(Beginning of Supplied material)

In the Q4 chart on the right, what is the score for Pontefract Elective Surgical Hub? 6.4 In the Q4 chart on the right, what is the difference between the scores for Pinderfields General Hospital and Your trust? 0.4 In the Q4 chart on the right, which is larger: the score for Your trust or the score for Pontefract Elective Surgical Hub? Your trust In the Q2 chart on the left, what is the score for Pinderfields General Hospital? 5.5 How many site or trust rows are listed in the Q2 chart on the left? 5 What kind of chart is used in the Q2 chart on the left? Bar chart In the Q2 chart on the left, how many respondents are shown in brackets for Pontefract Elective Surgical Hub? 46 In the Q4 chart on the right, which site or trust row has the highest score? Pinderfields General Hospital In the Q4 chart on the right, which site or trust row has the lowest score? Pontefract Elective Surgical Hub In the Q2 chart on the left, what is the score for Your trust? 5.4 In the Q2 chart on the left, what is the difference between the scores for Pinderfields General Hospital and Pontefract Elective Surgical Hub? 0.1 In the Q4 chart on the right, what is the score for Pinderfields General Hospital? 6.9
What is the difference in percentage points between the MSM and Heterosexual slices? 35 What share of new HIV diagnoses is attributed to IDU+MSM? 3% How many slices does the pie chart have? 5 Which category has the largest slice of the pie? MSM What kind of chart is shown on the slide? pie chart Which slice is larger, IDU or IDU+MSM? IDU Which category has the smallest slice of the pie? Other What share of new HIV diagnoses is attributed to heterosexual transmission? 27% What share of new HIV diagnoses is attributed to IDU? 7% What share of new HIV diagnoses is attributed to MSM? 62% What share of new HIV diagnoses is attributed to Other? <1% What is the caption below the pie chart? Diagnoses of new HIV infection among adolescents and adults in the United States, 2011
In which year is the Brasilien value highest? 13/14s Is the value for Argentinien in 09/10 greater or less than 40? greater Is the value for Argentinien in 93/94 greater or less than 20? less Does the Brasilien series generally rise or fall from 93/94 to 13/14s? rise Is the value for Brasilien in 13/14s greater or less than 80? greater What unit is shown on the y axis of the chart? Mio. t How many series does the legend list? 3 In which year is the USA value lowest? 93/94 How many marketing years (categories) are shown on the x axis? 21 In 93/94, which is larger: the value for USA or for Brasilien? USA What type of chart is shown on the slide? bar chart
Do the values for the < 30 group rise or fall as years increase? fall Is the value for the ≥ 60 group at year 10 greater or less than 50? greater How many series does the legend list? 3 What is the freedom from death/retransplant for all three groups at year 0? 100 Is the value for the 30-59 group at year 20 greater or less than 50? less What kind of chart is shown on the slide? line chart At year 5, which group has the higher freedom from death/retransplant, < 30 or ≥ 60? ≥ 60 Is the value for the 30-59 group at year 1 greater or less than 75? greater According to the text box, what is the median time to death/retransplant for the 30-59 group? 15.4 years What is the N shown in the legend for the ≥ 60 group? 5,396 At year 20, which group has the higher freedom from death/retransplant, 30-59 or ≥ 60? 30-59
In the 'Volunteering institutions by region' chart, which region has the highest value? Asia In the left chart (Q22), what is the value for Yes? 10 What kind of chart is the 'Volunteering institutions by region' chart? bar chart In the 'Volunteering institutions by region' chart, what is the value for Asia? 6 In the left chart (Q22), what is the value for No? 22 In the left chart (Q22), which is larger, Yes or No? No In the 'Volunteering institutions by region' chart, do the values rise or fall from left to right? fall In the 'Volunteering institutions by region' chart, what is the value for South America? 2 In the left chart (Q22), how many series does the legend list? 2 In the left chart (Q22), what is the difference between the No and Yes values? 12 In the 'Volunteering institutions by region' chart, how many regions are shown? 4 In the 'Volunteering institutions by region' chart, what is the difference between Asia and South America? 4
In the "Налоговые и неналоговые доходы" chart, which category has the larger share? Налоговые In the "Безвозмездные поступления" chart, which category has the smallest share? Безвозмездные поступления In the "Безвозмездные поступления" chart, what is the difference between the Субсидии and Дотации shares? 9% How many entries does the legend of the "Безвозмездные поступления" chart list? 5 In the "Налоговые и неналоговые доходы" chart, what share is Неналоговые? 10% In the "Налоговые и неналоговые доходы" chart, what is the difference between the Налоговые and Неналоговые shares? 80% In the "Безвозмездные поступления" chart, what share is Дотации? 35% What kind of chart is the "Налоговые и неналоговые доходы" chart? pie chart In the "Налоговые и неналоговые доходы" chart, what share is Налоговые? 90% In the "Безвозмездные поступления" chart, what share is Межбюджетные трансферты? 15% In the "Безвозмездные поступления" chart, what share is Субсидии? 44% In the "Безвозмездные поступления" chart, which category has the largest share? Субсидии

(End of Supplied material)

* Work required *
Reproduce all six records above word for word, line by line.

* Answer area *
In the Q4 chart on the right, what is the score for Pontefract Elective Surgical Hub? 6.4 In the Q4 chart on the right, what is the difference between the scores for Pinderfields General Hospital and Your trust? 0.4 In the Q4 chart on the right, which is larger: the score for Your trust or the score for Pontefract Elective Surgical Hub? Your trust In the Q2 chart on the left, what is the score for Pinderfields General Hospital? 5.5 How many site or trust rows are listed in the Q2 chart on the left? 5 What kind of chart is used in the Q2 chart on the left? Bar chart In the Q2 chart on the left, how many respondents are shown in brackets for Pontefract Elective Surgical Hub? 46 In the Q4 chart on the right, which site or trust row has the highest score? Pinderfields General Hospital In the Q4 chart on the right, which site or trust row has the lowest score? Pontefract Elective Surgical Hub In the Q2 chart on the left, what is the score for Your trust? 5.4 In the Q2 chart on the left, what is the difference between the scores for Pinderfields General Hospital and Pontefract Elective Surgical Hub? 0.1 In the Q4 chart on the right, what is the score for Pinderfields General Hospital? 6.9
What is the difference in percentage points between the MSM and Heterosexual slices? 35 What share of new HIV diagnoses is attributed to IDU+MSM? 3% How many slices does the pie chart have? 5 Which category has the largest slice of the pie? MSM What kind of chart is shown on the slide? pie chart Which slice is larger, IDU or IDU+MSM? IDU Which category has the smallest slice of the pie? Other What share of new HIV diagnoses is attributed to heterosexual transmission? 27% What share of new HIV diagnoses is attributed to IDU? 7% What share of new HIV diagnoses is attributed to MSM? 62% What share of new HIV diagnoses is attributed to Other? <1% What is the caption below the pie chart? Diagnoses of new HIV infection among adolescents and adults in the United States, 2011
In which year is the Brasilien value highest? 13/14s Is the value for Argentinien in 09/10 greater or less than 40? greater Is the value for Argentinien in 93/94 greater or less than 20? less Does the Brasilien series generally rise or fall from 93/94 to 13/14s? rise Is the value for Brasilien in 13/14s greater or less than 80? greater What unit is shown on the y axis of the chart? Mio. t How many series does the legend list? 3 In which year is the USA value lowest? 93/94 How many marketing years (categories) are shown on the x axis? 21 In 93/94, which is larger: the value for USA or for Brasilien? USA What type of chart is shown on the slide? bar chart
Do the values for the < 30 group rise or fall as years increase? fall Is the value for the ≥ 60 group at year 10 greater or less than 50? greater How many series does the legend list? 3 What is the freedom from death/retransplant for all three groups at year 0? 100 Is the value for the 30-59 group at year 20 greater or less than 50? less What kind of chart is shown on the slide? line chart At year 5, which group has the higher freedom from death/retransplant, < 30 or ≥ 60? ≥ 60 Is the value for the 30-59 group at year 1 greater or less than 75? greater According to the text box, what is the median time to death/retransplant for the 30-59 group? 15.4 years What is the N shown in the legend for the ≥ 60 group? 5,396 At year 20, which group has the higher freedom from death/retransplant, 30-59 or ≥ 60? 30-59
In the 'Volunteering institutions by region' chart, which region has the highest value? Asia In the left chart (Q22), what is the value for Yes? 10 What kind of chart is the 'Volunteering institutions by region' chart? bar chart In the 'Volunteering institutions by region' chart, what is the value for Asia? 6 In the left chart (Q22), what is the value for No? 22 In the left chart (Q22), which is larger, Yes or No? No In the 'Volunteering institutions by region' chart, do the values rise or fall from left to right? fall In the 'Volunteering institutions by region' chart, what is the value for South America? 2 In the left chart (Q22), how many series does the legend list? 2 In the left chart (Q22), what is the difference between the No and Yes values? 12 In the 'Volunteering institutions by region' chart, how many regions are shown? 4 In the 'Volunteering institutions by region' chart, what is the difference between Asia and South America? 4
In the "Налоговые и неналоговые доходы" chart, which category has the larger share? Налоговые In the "Безвозмездные поступления" chart, which category has the smallest share? Безвозмездные поступления In the "Безвозмездные поступления" chart, what is the difference between the Субсидии and Дотации shares? 9% How many entries does the legend of the "Безвозмездные поступления" chart list? 5 In the "Налоговые и неналоговые доходы" chart, what share is Неналоговые? 10% In the "Налоговые и неналоговые доходы" chart, what is the difference between the Налоговые and Неналоговые shares? 80% In the "Безвозмездные поступления" chart, what share is Дотации? 35% What kind of chart is the "Налоговые и неналоговые доходы" chart? pie chart In the "Налоговые и неналоговые доходы" chart, what share is Налоговые? 90% In the "Безвозмездные поступления" chart, what share is Межбюджетные трансферты? 15% In the "Безвозмездные поступления" chart, what share is Субсидии? 44% In the "Безвозмездные поступления" chart, which category has the largest share? Субсидии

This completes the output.